* _WHAT YOU NEED TO DO_:
Does each statement agree with the discussion of work hours below? Answer yes or no for each and quote the deciding words: (a) the first poster says they probably work about 3 hours a day; (b) one commenter says they have done both factory work and programming; (c) the commenter with a healthcare job says it involves little problem solving.

I should actually be working 8h a day, but most of it is spend not working. If I’m honest I’m probably working more like 3h a day even though I enjoy my job.
I should actually be working 8h a day, but most of it is spend not working. If I’m honest I’m probably working more like 3h a day even though I enjoy my job.
Those jobs don’t use as much of your brain as software dev. Software development isn’t meant to be a factory worker’s grind, it’s meant to be about thinking of the right way to implement something and then seeing it through.
I’m not sure you could be more condescending if you tried.
It’s not condescending. Some jobs are about using your brain, some are about using your body. Some are about both. Software dev is not about both.
Yes, it is condescending as you belittle the ‘brain’ role for the aforementioned jobs in retail, hospitality, healthcare, etcetera.
I don’t think they were trying to belettile it. It’s not to say that you don’t need to use your brain or solve problems in a factory or in a shop. I think what they were trying to say is that those jobs are often quite a lot of physical tasks that take time whereas programming is nothing physical but almost entirely problem solving
I didn’t belittle anything. Some jobs are more mentally taxing, some are more physically taxing. I’m not claiming one is “better” than the other.
The jobs you think are not mentally taxing? They actually are very mentally taxing. AND physically taxing.
You’re just trying to make it sound “fair” in your head. But it’s not. You don’t work as hard. And that’s good, you’re lucky, enjoy your good fortune.
Look I’ve done both factory work and programming and those same points in your brain that you use for programming are tickled when the very complicated machine your running malfunctions or breaks down and needs to be fixed immediately
I mean, my healthcare job involves a lot of mental problem solving depending on the caseload I have that day.

* _INFORMATION GIVEN_:

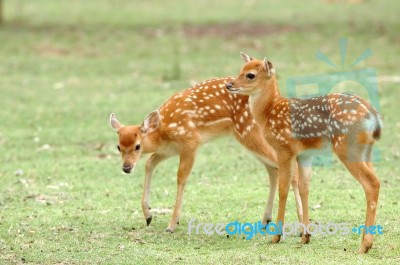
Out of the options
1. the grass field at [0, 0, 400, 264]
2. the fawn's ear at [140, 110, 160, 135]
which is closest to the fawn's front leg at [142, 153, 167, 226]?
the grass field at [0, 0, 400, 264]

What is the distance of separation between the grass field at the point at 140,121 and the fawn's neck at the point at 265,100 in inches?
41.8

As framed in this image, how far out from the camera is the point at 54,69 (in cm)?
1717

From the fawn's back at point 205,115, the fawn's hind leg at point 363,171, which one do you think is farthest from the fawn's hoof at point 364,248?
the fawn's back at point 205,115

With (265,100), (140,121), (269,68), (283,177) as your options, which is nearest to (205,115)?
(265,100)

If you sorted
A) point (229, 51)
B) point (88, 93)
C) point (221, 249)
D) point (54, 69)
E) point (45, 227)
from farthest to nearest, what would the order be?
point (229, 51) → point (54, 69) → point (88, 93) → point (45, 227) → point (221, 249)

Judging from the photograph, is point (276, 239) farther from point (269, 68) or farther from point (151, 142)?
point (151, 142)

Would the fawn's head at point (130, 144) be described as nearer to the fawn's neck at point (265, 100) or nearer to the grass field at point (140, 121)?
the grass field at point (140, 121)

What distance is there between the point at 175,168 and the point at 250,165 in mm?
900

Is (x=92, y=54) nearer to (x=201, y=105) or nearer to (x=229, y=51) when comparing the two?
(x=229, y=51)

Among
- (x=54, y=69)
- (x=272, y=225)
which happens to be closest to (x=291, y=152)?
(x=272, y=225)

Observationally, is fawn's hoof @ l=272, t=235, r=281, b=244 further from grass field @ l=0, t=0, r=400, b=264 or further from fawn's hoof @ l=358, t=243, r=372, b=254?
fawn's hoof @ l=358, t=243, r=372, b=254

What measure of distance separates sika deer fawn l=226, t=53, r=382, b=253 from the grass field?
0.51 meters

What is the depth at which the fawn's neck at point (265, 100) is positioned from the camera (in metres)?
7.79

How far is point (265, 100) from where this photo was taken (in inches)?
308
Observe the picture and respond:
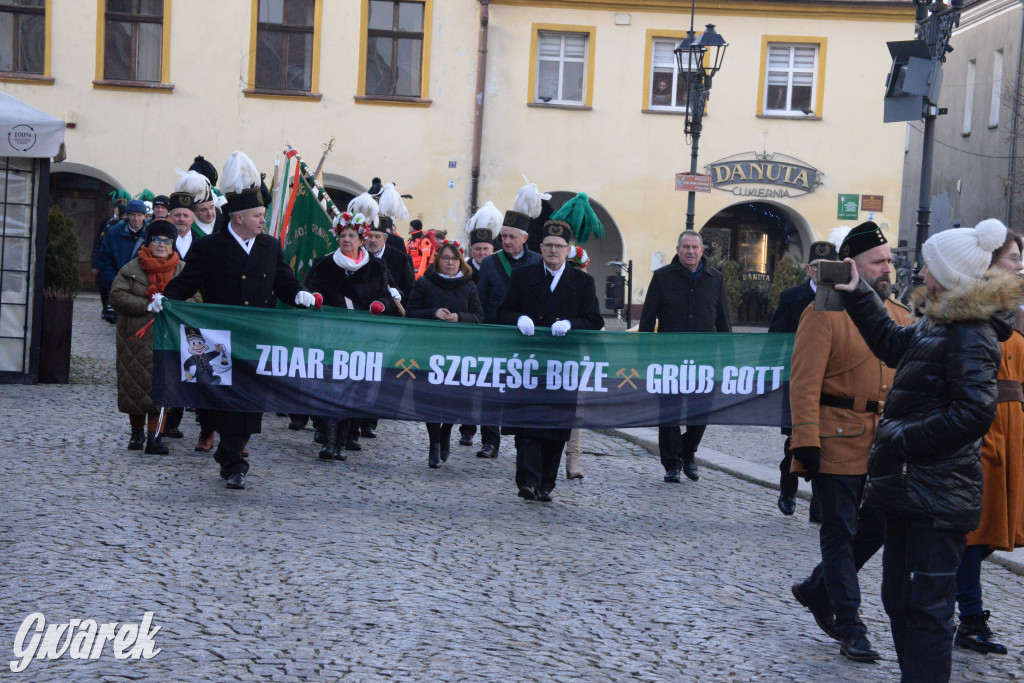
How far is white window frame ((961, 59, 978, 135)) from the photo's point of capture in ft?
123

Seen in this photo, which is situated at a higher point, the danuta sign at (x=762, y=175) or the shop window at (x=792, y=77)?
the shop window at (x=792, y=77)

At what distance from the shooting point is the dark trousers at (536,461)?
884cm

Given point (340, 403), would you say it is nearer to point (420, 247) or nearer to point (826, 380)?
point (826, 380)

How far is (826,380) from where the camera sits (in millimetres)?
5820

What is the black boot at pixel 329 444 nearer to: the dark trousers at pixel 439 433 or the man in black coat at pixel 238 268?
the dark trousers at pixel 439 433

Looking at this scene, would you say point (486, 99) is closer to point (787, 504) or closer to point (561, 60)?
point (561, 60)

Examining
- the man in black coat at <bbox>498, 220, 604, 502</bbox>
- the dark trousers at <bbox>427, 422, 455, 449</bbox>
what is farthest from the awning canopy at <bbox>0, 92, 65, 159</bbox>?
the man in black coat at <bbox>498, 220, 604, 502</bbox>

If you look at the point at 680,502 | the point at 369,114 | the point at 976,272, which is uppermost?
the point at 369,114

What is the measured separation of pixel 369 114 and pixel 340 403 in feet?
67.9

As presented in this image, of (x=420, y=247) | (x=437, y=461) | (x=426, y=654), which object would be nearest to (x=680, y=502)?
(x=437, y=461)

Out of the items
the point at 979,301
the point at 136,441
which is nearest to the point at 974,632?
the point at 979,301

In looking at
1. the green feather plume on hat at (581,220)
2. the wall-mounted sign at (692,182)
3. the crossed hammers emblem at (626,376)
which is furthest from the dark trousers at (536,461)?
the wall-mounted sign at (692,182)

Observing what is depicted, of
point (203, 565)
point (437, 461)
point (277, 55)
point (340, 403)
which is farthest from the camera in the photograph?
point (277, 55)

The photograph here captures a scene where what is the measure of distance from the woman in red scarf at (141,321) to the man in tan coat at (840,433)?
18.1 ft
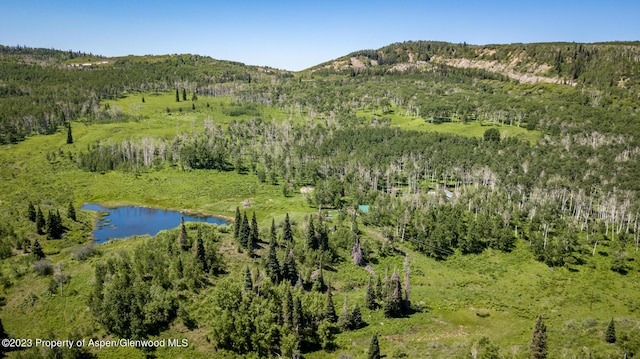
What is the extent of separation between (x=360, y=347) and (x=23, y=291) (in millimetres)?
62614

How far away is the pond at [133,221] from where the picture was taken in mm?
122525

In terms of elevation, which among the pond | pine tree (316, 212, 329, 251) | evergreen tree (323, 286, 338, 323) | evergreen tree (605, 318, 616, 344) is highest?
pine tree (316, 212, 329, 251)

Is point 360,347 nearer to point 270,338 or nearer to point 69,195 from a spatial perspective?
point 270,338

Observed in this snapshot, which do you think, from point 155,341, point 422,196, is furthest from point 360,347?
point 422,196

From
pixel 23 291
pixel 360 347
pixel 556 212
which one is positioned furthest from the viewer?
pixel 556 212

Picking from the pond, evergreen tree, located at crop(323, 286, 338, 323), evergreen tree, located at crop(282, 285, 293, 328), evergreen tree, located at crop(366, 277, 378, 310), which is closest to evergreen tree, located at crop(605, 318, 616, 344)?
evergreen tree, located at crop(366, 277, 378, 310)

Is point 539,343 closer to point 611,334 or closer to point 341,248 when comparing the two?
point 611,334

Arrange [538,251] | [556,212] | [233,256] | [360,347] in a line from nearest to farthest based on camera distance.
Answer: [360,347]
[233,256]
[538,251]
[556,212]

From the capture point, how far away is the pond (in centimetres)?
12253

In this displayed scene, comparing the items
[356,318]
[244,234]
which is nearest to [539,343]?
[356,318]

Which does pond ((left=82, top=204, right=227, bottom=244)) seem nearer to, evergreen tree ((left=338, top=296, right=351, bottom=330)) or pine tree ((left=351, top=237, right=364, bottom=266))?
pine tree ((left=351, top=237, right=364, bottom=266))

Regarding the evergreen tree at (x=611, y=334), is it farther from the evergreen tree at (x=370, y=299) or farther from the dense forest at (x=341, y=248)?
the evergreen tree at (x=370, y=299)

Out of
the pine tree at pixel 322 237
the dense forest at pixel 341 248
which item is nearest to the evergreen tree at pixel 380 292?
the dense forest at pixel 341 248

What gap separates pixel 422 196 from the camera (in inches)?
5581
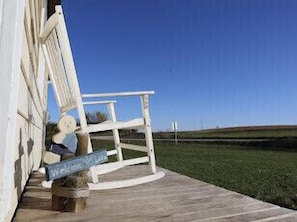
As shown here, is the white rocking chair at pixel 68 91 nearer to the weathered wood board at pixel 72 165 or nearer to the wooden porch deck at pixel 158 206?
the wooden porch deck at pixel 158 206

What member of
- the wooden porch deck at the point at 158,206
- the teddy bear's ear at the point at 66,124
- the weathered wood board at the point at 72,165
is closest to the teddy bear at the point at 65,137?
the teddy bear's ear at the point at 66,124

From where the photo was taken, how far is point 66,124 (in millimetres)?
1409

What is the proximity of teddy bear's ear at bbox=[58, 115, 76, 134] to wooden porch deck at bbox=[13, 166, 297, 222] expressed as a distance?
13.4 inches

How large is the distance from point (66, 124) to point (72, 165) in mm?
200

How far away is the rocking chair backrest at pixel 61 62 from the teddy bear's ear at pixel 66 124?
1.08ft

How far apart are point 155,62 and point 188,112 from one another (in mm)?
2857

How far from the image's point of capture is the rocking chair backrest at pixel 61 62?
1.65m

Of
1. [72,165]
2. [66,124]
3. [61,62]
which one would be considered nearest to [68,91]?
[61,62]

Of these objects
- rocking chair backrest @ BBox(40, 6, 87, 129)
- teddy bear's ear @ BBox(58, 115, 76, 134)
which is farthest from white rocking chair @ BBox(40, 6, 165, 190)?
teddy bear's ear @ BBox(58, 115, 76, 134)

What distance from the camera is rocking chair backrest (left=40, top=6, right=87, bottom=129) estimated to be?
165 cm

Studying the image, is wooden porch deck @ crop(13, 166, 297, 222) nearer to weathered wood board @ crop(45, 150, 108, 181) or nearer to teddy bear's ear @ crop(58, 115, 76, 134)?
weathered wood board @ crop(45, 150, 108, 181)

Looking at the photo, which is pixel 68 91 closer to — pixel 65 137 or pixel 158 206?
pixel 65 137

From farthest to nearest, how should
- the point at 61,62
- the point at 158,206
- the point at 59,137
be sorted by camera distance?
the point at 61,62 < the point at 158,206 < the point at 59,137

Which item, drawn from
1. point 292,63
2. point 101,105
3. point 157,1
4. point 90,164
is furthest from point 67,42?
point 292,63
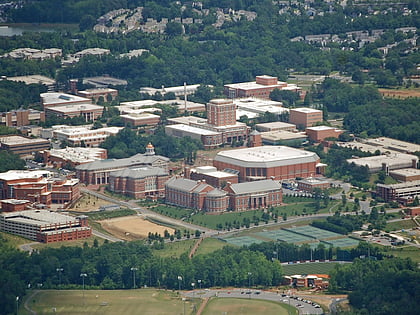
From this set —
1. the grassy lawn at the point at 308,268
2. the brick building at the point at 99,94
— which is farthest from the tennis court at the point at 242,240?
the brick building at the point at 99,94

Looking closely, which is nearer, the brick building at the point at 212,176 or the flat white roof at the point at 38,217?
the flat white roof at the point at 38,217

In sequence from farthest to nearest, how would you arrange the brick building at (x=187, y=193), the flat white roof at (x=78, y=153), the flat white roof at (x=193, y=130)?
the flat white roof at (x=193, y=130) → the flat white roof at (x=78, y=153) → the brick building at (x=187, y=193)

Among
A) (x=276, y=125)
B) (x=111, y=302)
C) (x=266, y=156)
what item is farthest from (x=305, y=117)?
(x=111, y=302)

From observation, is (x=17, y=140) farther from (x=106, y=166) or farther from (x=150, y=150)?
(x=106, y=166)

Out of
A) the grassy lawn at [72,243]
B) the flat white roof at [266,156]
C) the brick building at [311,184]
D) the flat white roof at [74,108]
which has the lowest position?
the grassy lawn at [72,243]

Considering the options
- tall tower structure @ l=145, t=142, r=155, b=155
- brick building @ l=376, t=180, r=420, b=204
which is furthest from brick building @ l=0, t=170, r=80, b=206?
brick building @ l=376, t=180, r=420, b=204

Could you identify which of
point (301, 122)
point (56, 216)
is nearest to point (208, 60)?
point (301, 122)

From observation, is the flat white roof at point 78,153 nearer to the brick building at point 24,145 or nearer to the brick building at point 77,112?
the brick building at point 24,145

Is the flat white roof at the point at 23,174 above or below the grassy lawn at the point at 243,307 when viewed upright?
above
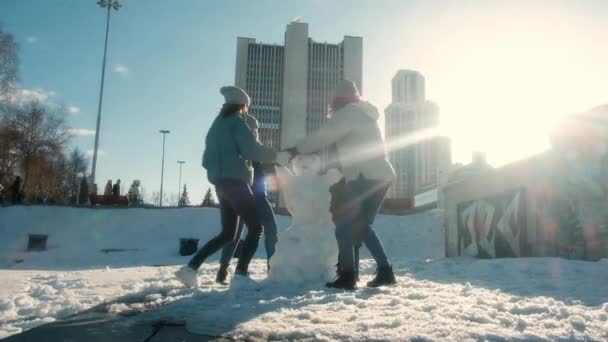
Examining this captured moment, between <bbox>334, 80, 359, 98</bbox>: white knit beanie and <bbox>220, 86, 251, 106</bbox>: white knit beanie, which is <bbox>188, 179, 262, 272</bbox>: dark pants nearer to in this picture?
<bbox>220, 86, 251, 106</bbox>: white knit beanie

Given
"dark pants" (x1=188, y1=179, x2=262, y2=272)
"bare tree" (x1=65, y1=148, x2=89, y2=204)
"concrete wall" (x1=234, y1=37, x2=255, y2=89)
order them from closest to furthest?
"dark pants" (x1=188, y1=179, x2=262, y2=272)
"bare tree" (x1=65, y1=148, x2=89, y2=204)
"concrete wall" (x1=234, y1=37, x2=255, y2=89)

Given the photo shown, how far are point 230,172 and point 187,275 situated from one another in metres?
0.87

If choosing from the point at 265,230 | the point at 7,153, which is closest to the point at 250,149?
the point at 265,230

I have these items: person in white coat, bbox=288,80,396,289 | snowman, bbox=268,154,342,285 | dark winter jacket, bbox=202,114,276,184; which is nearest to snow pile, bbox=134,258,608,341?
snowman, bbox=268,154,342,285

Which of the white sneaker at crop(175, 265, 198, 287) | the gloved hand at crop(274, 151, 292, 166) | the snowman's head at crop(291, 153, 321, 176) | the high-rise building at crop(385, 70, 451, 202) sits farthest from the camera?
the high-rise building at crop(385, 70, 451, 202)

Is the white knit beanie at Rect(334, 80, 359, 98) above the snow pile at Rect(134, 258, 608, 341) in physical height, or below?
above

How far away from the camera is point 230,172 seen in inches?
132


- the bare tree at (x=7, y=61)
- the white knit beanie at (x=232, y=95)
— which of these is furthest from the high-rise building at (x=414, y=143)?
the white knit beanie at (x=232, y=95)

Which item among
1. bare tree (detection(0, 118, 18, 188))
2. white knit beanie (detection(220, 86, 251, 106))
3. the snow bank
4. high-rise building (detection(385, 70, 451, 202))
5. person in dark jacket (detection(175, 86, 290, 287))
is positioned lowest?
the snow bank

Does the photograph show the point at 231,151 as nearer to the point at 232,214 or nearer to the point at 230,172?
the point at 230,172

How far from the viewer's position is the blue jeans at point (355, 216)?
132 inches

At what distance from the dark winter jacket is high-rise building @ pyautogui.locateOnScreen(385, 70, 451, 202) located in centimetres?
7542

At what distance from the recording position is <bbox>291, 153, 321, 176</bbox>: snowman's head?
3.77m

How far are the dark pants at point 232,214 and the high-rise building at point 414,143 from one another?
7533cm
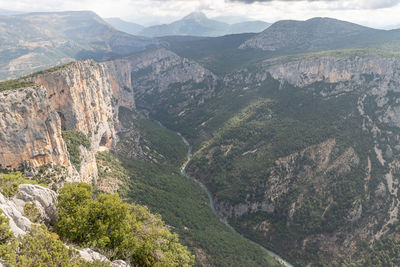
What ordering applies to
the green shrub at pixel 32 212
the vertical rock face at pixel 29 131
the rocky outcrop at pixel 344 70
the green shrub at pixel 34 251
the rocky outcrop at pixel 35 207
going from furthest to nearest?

* _ANSWER TO THE PROBLEM_:
(a) Yes: "I’m probably working more like 3h a day"
(b) Yes: "I’ve done both factory work and programming"
(c) No: "my healthcare job involves a lot of mental problem solving"